The idea of a Transatlantic Free Trade Area (TAFTA) has been floating around since the 1990s. The United States and the European Union are the world's two largest economies; indeed, together they comprise roughly half of global GDP. But their prosperity is currently threatened by the global fiscal crisis and by the economic rise of China and India. The former threatens to eliminate jobs dependent on government spending, while the latter has long been draining manufacturing jobs away from Europe and America to the cheaper labor markets of Asia. Europe and America need to work together to tackle the economic challenges of the 21st Century, and the creation of TAFTA would be the most important step.

The volume of trade already existing between the United States and the European Union is immense, totaling roughly a trillion dollars a year. This could grow even larger if existing trade barriers between the two sides were removed by a free trade agreement. Considering that wages and working conditions are roughly the same for both sides, the TAFTA could avoid disputes on such issues that have bedeviled FTAs in the past. The European Union has tougher environmental standards than does the United States, but hopefully that issue can be avoided in any FTA negotiations.

Right now, the average tariff each side imposes on imports from the other is less than 3%. This is not large by global standards, but it still represents a substantial drag on prosperity, especially considering the immense size of the US-EU trading relationship. The creation of a TAFTA could eliminate these bothersome tariffs, giving a shot in the arm to economic activity and thereby quickly creating jobs and lowering prices for people on both sides of the ocean.

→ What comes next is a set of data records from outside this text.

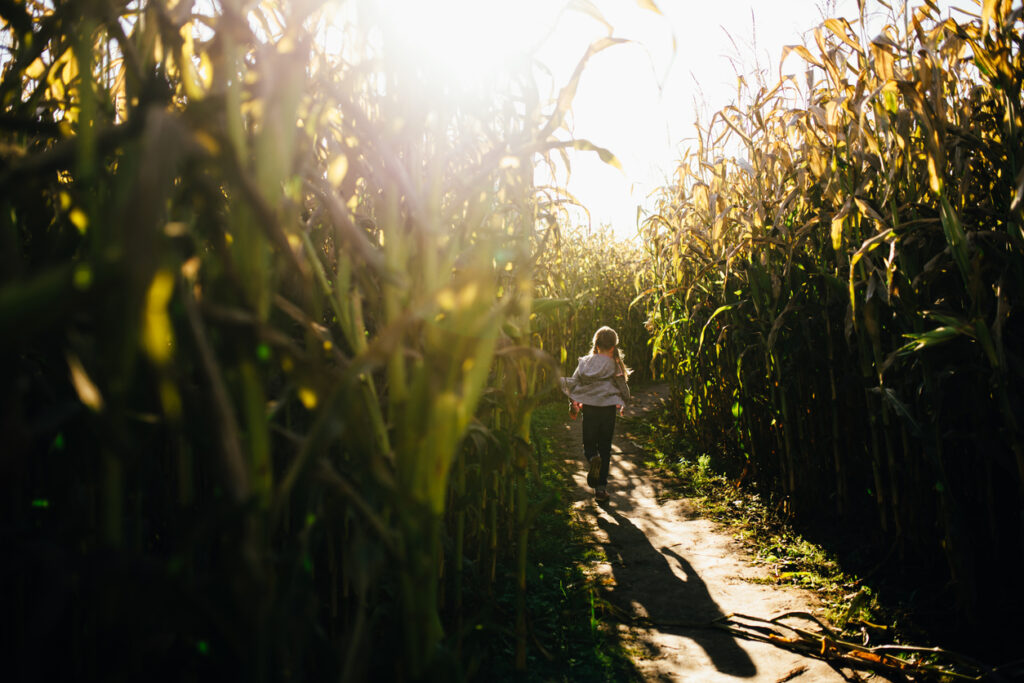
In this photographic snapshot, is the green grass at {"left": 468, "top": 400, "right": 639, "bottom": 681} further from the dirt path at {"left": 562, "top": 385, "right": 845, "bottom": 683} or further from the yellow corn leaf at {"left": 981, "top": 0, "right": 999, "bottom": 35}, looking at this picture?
the yellow corn leaf at {"left": 981, "top": 0, "right": 999, "bottom": 35}

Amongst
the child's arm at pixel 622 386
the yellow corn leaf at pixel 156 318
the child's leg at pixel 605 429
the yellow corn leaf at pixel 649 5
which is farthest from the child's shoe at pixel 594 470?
the yellow corn leaf at pixel 156 318

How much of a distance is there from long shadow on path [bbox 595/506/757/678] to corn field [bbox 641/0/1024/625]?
921 millimetres

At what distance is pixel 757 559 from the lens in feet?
10.1

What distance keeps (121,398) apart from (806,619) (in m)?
2.83

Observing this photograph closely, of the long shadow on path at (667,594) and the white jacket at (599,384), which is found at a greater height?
the white jacket at (599,384)

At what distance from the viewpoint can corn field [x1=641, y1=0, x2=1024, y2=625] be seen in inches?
76.4

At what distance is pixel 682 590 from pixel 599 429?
179 centimetres

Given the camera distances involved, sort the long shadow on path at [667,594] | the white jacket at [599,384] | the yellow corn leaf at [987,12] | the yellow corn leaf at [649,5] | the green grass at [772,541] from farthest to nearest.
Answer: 1. the white jacket at [599,384]
2. the green grass at [772,541]
3. the long shadow on path at [667,594]
4. the yellow corn leaf at [987,12]
5. the yellow corn leaf at [649,5]

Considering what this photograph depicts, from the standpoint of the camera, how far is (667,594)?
276 cm

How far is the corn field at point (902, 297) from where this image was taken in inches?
76.4

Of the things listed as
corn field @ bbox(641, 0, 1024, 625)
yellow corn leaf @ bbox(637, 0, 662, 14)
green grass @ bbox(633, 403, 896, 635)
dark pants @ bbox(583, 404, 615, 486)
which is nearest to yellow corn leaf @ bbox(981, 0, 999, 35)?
corn field @ bbox(641, 0, 1024, 625)

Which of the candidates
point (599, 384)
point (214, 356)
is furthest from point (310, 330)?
point (599, 384)

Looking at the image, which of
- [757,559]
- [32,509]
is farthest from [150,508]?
[757,559]

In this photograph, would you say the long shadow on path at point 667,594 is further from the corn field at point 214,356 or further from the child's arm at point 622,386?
the corn field at point 214,356
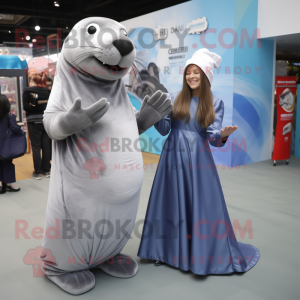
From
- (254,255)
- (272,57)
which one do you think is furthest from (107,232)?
(272,57)

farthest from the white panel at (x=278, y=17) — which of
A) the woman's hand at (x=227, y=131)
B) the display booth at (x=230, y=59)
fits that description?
the woman's hand at (x=227, y=131)

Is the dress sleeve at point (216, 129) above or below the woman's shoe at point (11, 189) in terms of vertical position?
above

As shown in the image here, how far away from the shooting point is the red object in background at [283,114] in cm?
518

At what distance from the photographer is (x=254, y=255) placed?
232 centimetres

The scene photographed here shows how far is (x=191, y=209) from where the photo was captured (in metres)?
2.06

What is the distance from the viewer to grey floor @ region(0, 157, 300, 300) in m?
1.89

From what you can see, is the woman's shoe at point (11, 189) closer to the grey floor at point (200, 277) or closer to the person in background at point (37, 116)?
the grey floor at point (200, 277)

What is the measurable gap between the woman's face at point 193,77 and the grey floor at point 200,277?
1.21 metres

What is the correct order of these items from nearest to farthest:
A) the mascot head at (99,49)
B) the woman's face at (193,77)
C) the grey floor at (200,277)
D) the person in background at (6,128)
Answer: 1. the mascot head at (99,49)
2. the grey floor at (200,277)
3. the woman's face at (193,77)
4. the person in background at (6,128)

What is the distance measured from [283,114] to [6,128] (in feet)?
13.3

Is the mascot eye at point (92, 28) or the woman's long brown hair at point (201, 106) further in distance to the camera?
the woman's long brown hair at point (201, 106)

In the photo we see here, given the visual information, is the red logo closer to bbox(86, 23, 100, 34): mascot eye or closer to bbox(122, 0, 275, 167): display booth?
bbox(86, 23, 100, 34): mascot eye

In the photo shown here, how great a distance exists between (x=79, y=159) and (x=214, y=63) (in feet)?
3.61

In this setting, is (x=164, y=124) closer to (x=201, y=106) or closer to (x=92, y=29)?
(x=201, y=106)
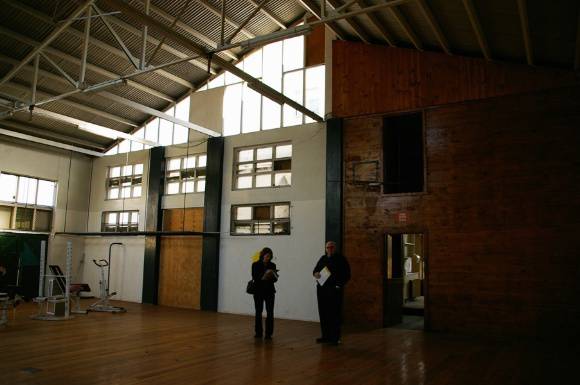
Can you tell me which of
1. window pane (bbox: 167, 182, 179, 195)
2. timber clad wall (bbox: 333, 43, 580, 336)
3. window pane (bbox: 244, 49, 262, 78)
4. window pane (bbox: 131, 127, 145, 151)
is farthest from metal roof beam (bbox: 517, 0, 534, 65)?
window pane (bbox: 131, 127, 145, 151)

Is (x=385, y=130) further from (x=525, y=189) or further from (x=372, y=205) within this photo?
(x=525, y=189)

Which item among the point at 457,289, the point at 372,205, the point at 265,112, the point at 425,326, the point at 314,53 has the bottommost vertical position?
the point at 425,326

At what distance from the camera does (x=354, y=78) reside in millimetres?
9922

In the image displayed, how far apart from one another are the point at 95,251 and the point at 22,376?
10.2 m

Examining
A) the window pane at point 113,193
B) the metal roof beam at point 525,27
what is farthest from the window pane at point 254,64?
the metal roof beam at point 525,27

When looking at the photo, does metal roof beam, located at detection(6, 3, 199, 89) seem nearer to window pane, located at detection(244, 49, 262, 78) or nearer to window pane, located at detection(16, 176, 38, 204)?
window pane, located at detection(244, 49, 262, 78)

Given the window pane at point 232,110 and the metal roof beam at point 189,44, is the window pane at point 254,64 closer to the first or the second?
the window pane at point 232,110

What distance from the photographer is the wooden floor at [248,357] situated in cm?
472

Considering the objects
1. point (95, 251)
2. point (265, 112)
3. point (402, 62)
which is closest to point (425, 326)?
point (402, 62)

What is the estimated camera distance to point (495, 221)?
26.8 ft

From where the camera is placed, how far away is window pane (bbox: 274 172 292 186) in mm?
10746

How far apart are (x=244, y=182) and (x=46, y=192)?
6667mm

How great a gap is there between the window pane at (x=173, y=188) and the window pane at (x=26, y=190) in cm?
409

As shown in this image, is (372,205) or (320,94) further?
(320,94)
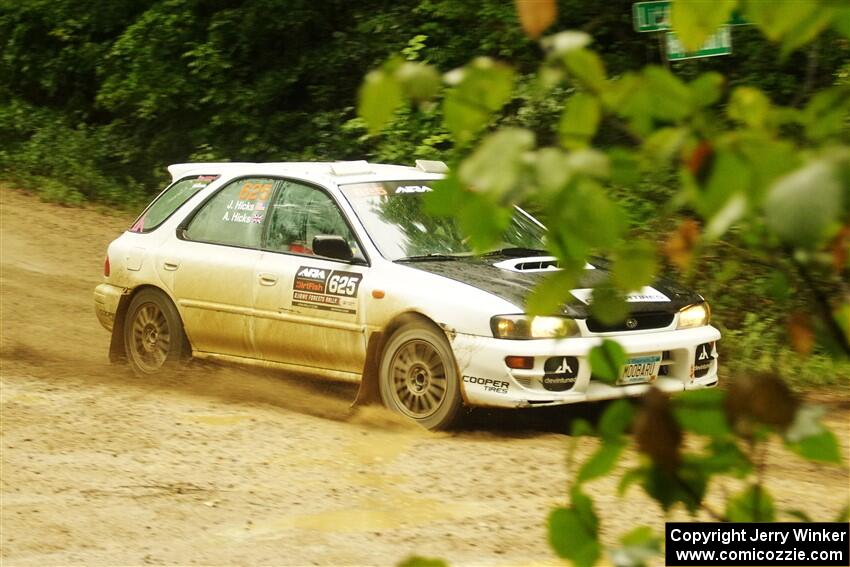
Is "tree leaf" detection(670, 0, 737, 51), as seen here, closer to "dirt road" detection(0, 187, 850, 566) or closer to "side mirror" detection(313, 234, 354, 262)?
"dirt road" detection(0, 187, 850, 566)

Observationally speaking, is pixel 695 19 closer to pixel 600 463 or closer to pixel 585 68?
pixel 585 68

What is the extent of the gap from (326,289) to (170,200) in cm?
213

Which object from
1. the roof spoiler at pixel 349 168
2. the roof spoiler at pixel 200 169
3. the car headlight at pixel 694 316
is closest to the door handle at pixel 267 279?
the roof spoiler at pixel 349 168

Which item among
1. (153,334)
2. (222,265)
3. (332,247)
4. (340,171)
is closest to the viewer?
(332,247)

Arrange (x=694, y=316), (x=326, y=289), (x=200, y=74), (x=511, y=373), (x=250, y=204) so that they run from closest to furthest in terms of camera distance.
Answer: (x=511, y=373) < (x=694, y=316) < (x=326, y=289) < (x=250, y=204) < (x=200, y=74)

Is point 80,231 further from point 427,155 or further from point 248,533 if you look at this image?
point 248,533

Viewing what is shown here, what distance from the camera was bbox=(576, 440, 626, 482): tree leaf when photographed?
1381mm

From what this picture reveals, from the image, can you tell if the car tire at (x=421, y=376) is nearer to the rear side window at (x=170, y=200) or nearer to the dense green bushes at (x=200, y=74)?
the rear side window at (x=170, y=200)

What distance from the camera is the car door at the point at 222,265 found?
8.70 metres

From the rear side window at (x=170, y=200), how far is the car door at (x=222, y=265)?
24 centimetres

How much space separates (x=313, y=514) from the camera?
596 cm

Subsidies to favored industries has been the largest economic bone of contention between the two sides in recent years, especially when it comes to the rival aerospace firms Boeing and Airbus. These subsidies negatively interfere with the free market, make products ranging from agricultural produce to jetliners more expensive, and ultimately cost thousands of people their jobs. Negotiations to create a TAFTA would force the two sides to finally resolve these annoying issues and thereby would bandage up a wound that has been bleeding the economy for far too long.

Creating a TAFTA would eliminate tariffs and other trade barriers, as well as get rid of annoying and job-killing practices such as subsidies to favored industries. It would reduce prices on a wide variety of products for all consumers, which benefits everyone but especially benefits the poor. Already huge transatlantic investment between Europe and America would grow even larger, and the natural political alliance between the two would grow even stronger.

President Obama, pick up the phone and get the process started.